Sammy the Sensor had a problem. “I’ve been collecting data for a whole year. Where do we put it ALL?”

Max the Microcontroller showed Sammy three shelves. “Think of it like organizing your toys!”

Shelf 1 is the HOT shelf – it’s right next to your bed. That’s where you keep the toys you play with every day. For us, that means the last 30 days of data, stored on super-fast drives. It’s expensive, but lightning quick!”

Shelf 2 is the WARM shelf – it’s in your closet. Toys you play with sometimes. For us, that’s hourly summaries from the past year. Not as fast, but way cheaper.”

Shelf 3 is the COLD shelf – it’s in the attic. Toys you might want someday but rarely touch. For us, that’s daily summaries kept forever. Super cheap storage!”

Lila the LED did some quick math. “If we kept ALL the raw data, we’d need 630 TERABYTES per year. That’s like filling up 140,000 DVDs!”

“But with our three shelves and edge processing?” Max grinned. “Just 18 gigabytes. That’s ONE tiny USB stick!”

Bella the Battery jumped in. “And here’s the best part – setting up edge processing costs about $10,000, but it saves thousands every single year. In about 2 years, it pays for itself!”

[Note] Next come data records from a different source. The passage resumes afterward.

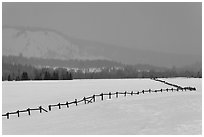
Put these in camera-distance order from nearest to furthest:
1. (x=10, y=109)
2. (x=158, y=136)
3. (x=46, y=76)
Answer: (x=158, y=136)
(x=10, y=109)
(x=46, y=76)

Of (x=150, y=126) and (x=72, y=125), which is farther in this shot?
(x=72, y=125)

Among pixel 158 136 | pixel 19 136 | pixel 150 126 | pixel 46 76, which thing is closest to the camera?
pixel 158 136

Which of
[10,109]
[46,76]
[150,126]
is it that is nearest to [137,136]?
[150,126]

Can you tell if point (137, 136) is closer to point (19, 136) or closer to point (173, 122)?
point (173, 122)

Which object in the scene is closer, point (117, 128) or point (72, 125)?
point (117, 128)

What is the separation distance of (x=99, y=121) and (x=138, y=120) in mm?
2432

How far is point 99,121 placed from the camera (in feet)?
65.7

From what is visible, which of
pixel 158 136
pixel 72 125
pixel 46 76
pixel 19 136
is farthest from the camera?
pixel 46 76

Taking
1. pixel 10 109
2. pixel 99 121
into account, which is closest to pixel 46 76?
pixel 10 109

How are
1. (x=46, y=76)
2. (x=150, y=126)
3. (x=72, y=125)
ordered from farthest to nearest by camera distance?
(x=46, y=76) < (x=72, y=125) < (x=150, y=126)

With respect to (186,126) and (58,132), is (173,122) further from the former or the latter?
(58,132)

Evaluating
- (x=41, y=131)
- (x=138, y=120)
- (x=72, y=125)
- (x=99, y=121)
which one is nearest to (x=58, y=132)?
(x=41, y=131)

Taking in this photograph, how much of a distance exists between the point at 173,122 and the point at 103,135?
4.78 m

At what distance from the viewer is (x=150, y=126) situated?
16.9m
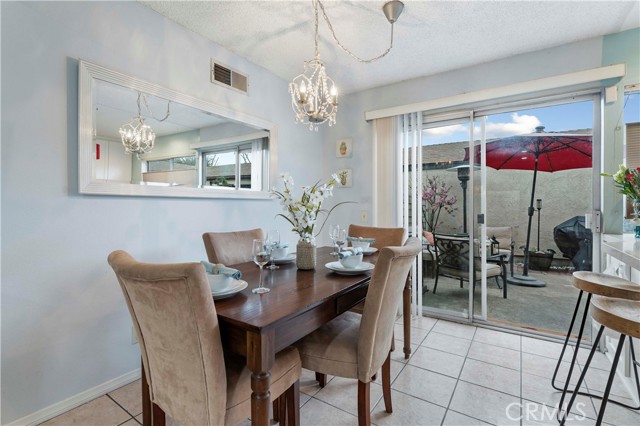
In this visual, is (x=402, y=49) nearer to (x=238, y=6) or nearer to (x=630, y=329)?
(x=238, y=6)

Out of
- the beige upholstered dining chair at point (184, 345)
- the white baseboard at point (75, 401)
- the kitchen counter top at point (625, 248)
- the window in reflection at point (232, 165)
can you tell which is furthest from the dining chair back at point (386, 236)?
the white baseboard at point (75, 401)

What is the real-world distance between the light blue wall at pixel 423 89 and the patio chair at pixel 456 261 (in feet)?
2.98

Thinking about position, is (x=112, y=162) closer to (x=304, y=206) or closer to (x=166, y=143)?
(x=166, y=143)

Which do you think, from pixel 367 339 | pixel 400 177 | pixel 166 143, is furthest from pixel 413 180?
pixel 166 143

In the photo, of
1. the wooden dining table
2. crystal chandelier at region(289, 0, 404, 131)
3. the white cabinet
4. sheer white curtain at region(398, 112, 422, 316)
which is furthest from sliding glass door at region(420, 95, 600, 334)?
the white cabinet

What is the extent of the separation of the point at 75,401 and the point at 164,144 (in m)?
1.66

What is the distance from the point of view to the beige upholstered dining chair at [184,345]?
0.95 metres

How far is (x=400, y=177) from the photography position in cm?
321

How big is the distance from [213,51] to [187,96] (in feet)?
1.74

“So it’s like buying a rechargeable battery instead of disposable ones,” Sammy said. “It costs more up front, but saves money in the long run!”

The Sensor Squad learned: Smart storage is like organizing your room – keep the important stuff close, archive the old stuff cheap, and never keep what you don’t need!

60.13 Videos

Edge - Fog - Cloud Overview
Edge-Fog-Cloud Overview
From slides - Continuum placement and gateway roles relevant to edge data processing.

Common Pitfalls

If connectivity outages last 2 hours on average but 12 hours in the worst case, sizing the buffer for 2 hours means data loss every worst-case outage. Size for the 99th percentile outage duration, not the mean.

Consumer-grade microSD cards rated for 10,000 write cycles will fail in months under continuous high-frequency logging. Calculate the expected write endurance before selecting storage media and use industrial-grade flash for continuous logging applications.

Cloud storage costs are often presented as storage-only (per GB/month), hiding the significant per-request and egress costs when data is retrieved for analytics. Model the full storage + retrieval cost at your expected query volume.